Deduplication of EndNote and Zotero RIS files:
- deduplicate one file: produces a new RIS file with the unique records
- deduplicate two files (NEW-RECORDS and OLD-RECORDS): deduplicates both files and produces a RIS file with the unique records from NEW-RECORDS
- mark the duplicates of one file: produces a RIS file with the Label field containing the ID of the duplicate record
DedupEndNote is available at http://dedupendnote.nl:9777
- Export one or two EndNote or Zotero databases as RIS file(s)
- Upload the file(s)
- Choose the action
- Download the result file (RIS)
- Import the result file into a new EndNote or Zotero database
DedupEndNote is a Java web application (Java 21, Spring Boot 3.5.6, fat jar). It can be started locally with:
java -jar DedupEndNote-[VERSION].jar
and the application will be available at
http://localhost:9777
Deduplication in EndNote and Zotero misses many duplicate records. Building and maintaining a Journals List within Endnote can partly solve this problem, but there remain lots of cases where EndNote is too unforgiving when comparing records. Some bibliographic databases offer deduplication for their own databases (OVID: Medline and EMBASE), but this does not help PubMed, Cochrane or Web of Science users.

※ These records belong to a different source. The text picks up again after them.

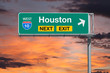 Houston Texas Route 10 Freeway Next Exit Sign with Sunset Sky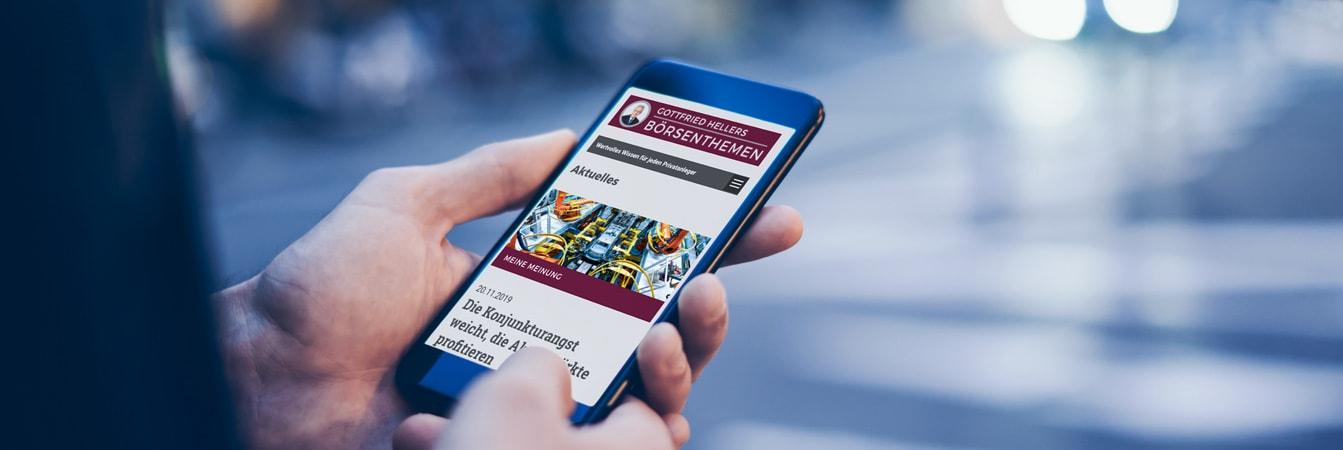 Mann schaut sich den neuen Webauftritt von Gottfried Heller auf dem Handy an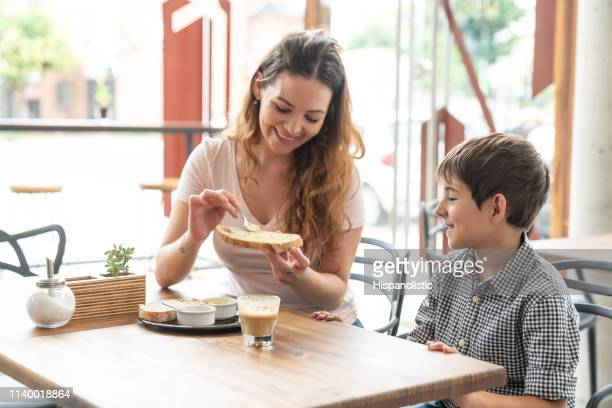 sweet mother and son enjoying a breakfast, mother spreading butter on toast while both talking very cheerfully - hispanolistic stock photos and pictures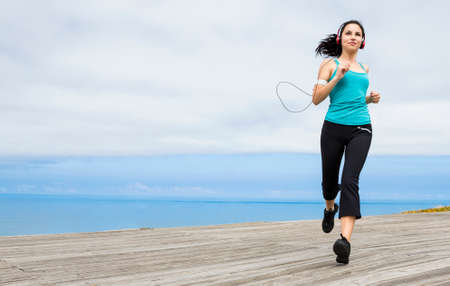 Beautiful young woman jogging on a boardwalk and listen music Stock Photo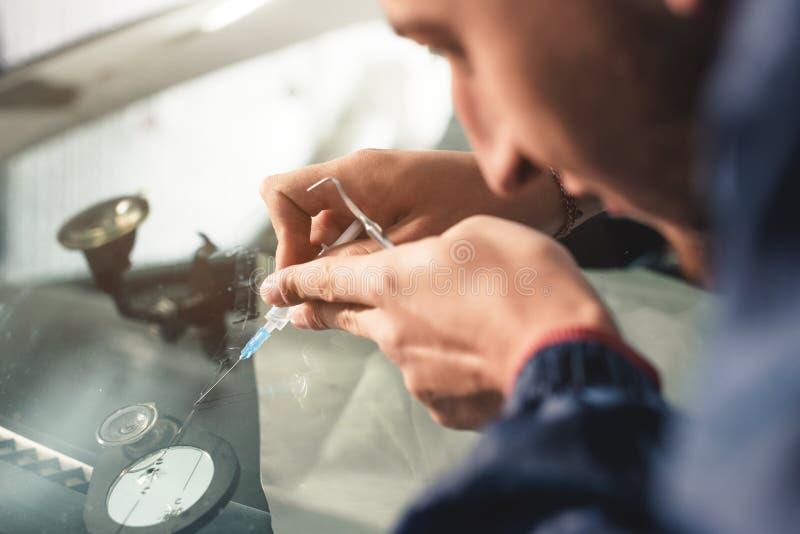 Il primo piano di un riparatore professionista del parabrezza riempie una crepa nel vetro di polimero speciale tramite una siring immagini stock libere da diritti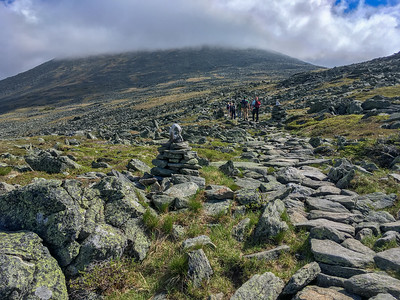 A group approaches Mount Washington in the clouds.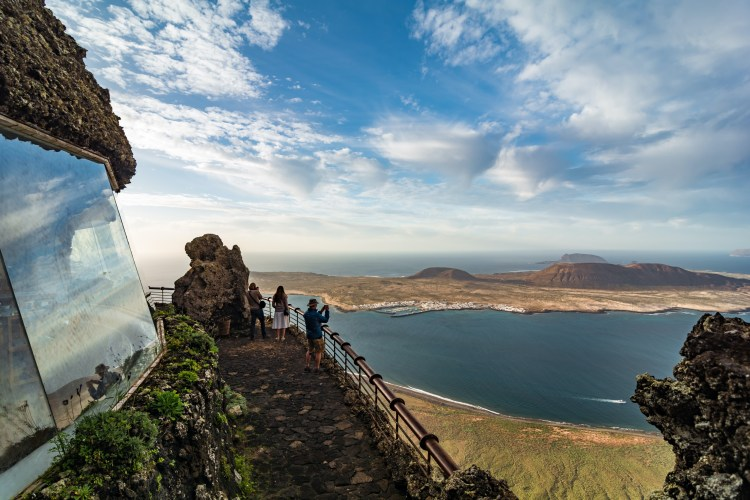 Tourists visiting Mirador del Rio. Lanzarote. Canary Islands. Spain. Lanzarote viewpoint during sunset and La Graciosa island in the background.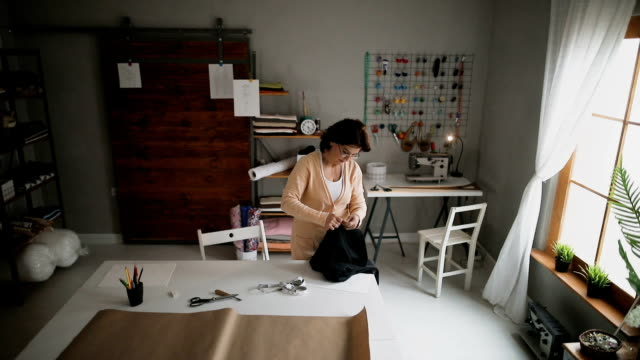 Female Tailor At Work With Chalk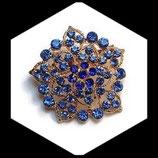 Broche ronde métal doré à strass bleus BRO041.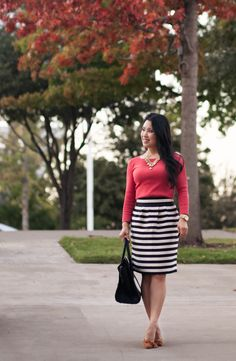 cute & little blog | fall colors outfit | red-orange top, black white striped skirt, sole society elisa, gold jewel statement necklace, celine mini luggage tote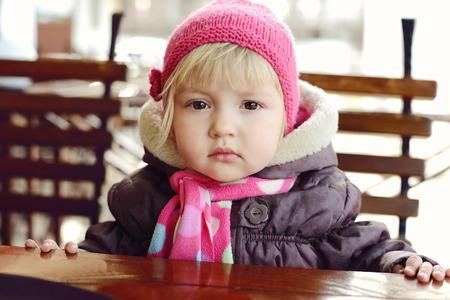 baby girl  in outdoor cafe photo
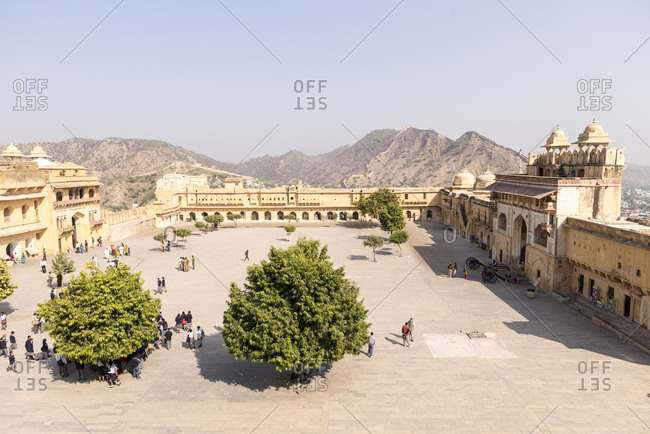Jaipur, India - 30 June, 2012: Elevated view of visitors in courtyard of Amber Fort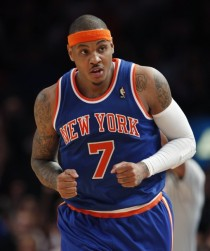 New York Knicks' Anthony after scoring a basket during first NBA game with Knicks against the Bucks in New York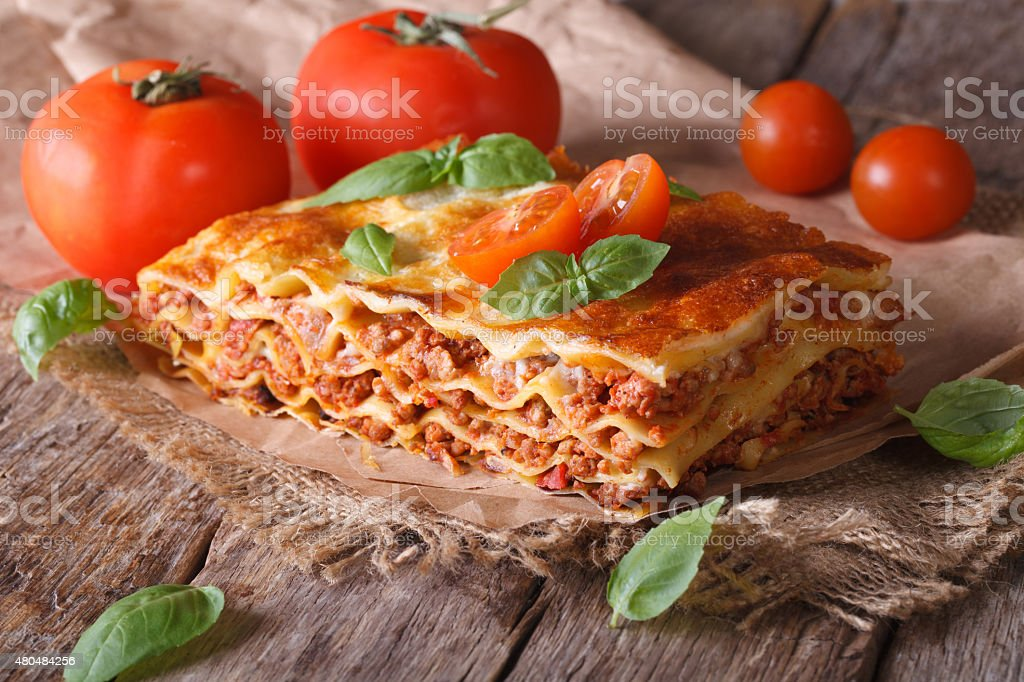 Italian lasagna with basil close-up on paper, horizontal rustic stock photo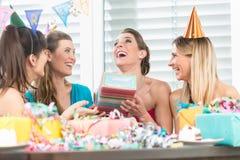 拿着礼物盒的快乐的妇女在惊奇生日聚会期间 免版税图库摄影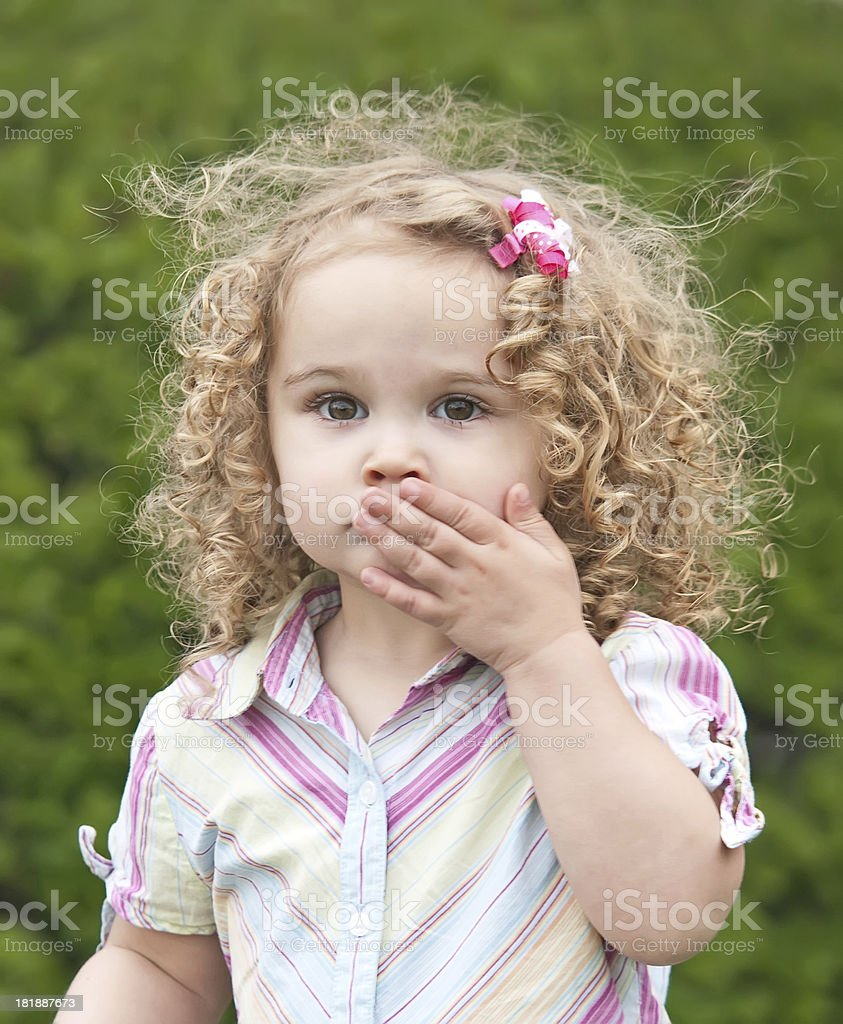 Girl With Hand Covering Mouth royalty-free stock photo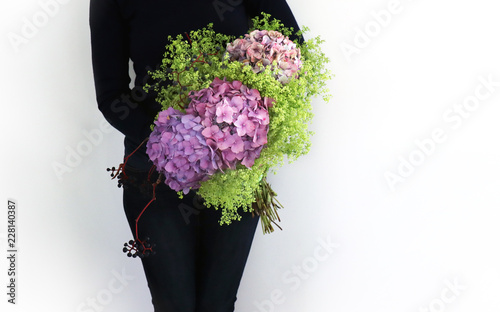 Women holding a colorful Autumn Bouquet with flowers like Hydrangea, Woodbine and Mantle.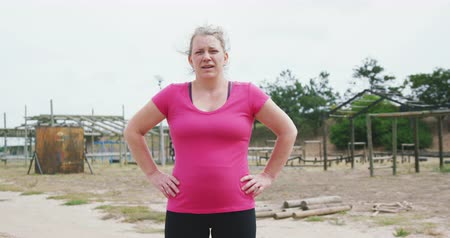 competidores : Portrait of a Caucasian woman standing at boot camp, looking to camera with hands on her hips, wearing a pink t shirt, in slow motion Archivo de Video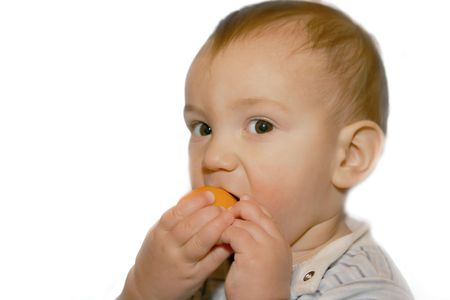 kiddie:  boy eating orange, isolated over white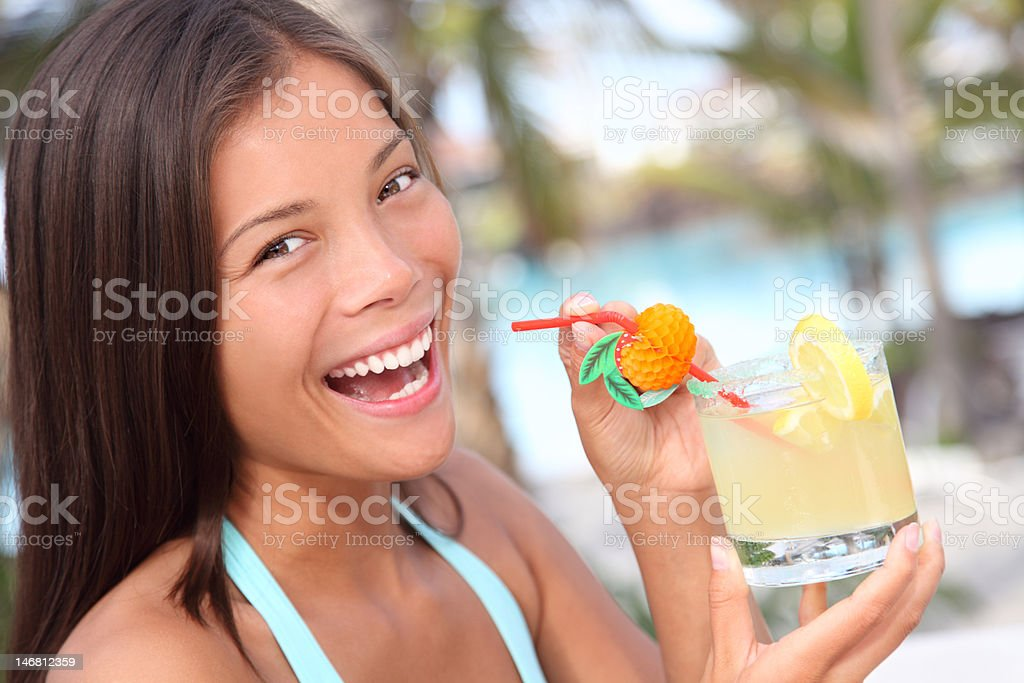 Beach drink woman at resort royalty-free stock photo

DedupEndNote deduplicates an EndNote or Zotero RIS file and writes a new RIS file with the unique records, which can be imported into a new EndNote or Zotero database. It is more forgiving than EndNote and Zotero itself when comparing records, but tests have shown that it identifies many more duplicates (see below under "Performance").
The program has been tested on EndNote databases with records from:
- CINAHL (EBSCOHost)
- ClinicalTrials.gov
- Cochrane Library (Trials)
- EMBASE (OVID)
- Medline (OVID)
- PsycINFO (OVID)
- PubMed
- Scopus
- Web of Science
The program has been tested with files with up to 50.000 records.
Each pair of records is compared in 5 different ways. The general rule is:
| Comparison | Result | Action |
|---|---|---|
| 1 ... 5 | YES | go to next comparison if present, else mark the records as duplicates |
| (insufficient data for comparison) | ||
| NO | stop comparisons for this pair of record |
The following comparisons are used (in this order, chosen for performance reasons):
- Publication year: Are they at most 1 year apart?
- Prepocessing: publication years before 1800 are removed (see insufficient data)
- Insufficient data: Records without a publication year are compared to all records unless they have been identified as a duplicate.
- Special cases: Cochrane Reviews are compared for the same publication year only.
- Starting page or DOI: Are they the same?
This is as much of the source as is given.